Authentically, an exoskeleton (in comparison to an endoskeleton) is a skeleton that doesn’t belong to one’s frame, but you fix it on your body. It’s usually referred to as a ‘shell’ in everyday language. Individuals have linked the term ‘exoskeleton’ to creatures (especially crustaceans and insects).
However, recently, experts have used it more and more in regard to mortals. When you connect it to humanity, exoskeletons are robotic mechanisms that people wear to assist them in various fields of activity:
- In the industry- enhancing and facilitating individuals’ tasks, primarily those dealing with bulky loads.
- In medicine- assisting individuals with physical handicaps.
- In the military- enhancing soldiers’ physical toleration and abilities.
Exoskeletons comprise removable and fixed parts that can mimic human legs and arms.
When People First Made Exoskeletons
The widespread background of human beings’ exoskeletons started quite a long ago. The representatives of such gadgets were the protective covering of knights in the Middle Ages.
In their current sense, the origin of such mechanisms started in the 60s when the American organization General Electric attempted to develop the first exoskeleton Hardiman.

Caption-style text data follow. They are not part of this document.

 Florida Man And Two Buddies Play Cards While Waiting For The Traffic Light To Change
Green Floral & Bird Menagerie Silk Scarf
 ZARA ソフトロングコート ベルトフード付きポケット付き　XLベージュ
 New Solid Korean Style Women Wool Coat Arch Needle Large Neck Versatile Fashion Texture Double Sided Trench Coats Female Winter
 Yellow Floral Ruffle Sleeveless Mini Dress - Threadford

This unit had a mass of roughly 680 kg. It was to be able to elevate items up to a similar mass.
The company didn’t develop the project further because of its colossal mass, slowness, and restrained functionality. However, it set the platform for crafting such mechanisms.
Kinds of Exoskeletons
Professionals group exoskeletons into two classes: Passive and active (or powered) exoskeletons.
A passive exoskeleton doesn’t have an external source of power. But, it uses mechanical parts like shock absorbers and springs, which preserve the energy of current motions and then let them go during further gestures of an individual wearing such a tool.

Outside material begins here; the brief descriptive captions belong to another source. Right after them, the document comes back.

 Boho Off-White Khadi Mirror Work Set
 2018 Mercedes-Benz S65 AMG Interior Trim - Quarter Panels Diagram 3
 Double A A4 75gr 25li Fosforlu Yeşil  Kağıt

They’re pretty light and come to three kg to five kg roughly. Their primary work is to assist a mortal in carrying out a motion.
As for a functional exoskeleton, designers equip them with one or more electric motors and other electric details that actively move the frame (torso, legs, and arms) using a computer.
Their main objective is to add considerably (tenfold, for instance) the power of those individuals putting them on. They generally come to between fifteen and twenty kg.
Exoskeletons are a Win for the Logistics Industry
There are plenty of reasons why every logistics facility should have an exoskeleton(s). Some of them are:
They Protect Employees’ Backs
Workers in a logistics facility handle plenty of items and packages. Long-term impacts on ligaments and muscles are unavoidable, with backache as one of the most superior outcomes.
Back throbbing is one of the so-called musculoskeletal disorders (MSDs). And, it’s among the most familiar conditions in the logistics industry.
Load handling and lifting activities are a huge part of the daily work program. Exoskeletons are an answer that assists in soothing the musculoskeletal structure for employees in the logistics industry.
They Take Less Room
Supply chains must deal with the growing number of items required to manage orders while still in their ineffective surroundings.
Exoskeleton technology permits organizations to avoid using fully automated systems that take up a large quantity of space.
They Keep Elderly Employees Working
Most elderly employees keep pushing themselves to work even if it’s risky to their health, especially in logistics production. Thanks to exoskeletons, this is a thing of the past since every employee can work regardless of their age.
What’s more, with their lightweight and ease of use, elderly workers will get used to exoskeletons in no time.
Exoskeletons Lower Disability and Healthcare Charges
Many organizations in the logistics industry put their workers’ health into consideration. They give them plenty of time to rest after a tiring lifting and handling.
Although this is good, it won’t do much to keep healthcare and disability costs at a minimum.
If you use them properly, exoskeletons can save you healthcare and disability cash that you can use to grow your company.
They Make it Possible to Get More Work Done
Exoskeletons’ most notable contribution to the logistics industry is enabling employees to do more work daily.
Some productions that use exoskeletons can work continuously, with employees only taking meal and restroom breaks.
Exoskeletons are a must-have in every logistics production. Since their creators introduced them into the industry, they’ve been assisting in reaping benefits and keeping employees healthy and happy.
Granted, these devices may be costly, but when you think of their long-run contribution, you’ll be willing to overlook their charge. Try them in your logistics company today and witness the positive difference.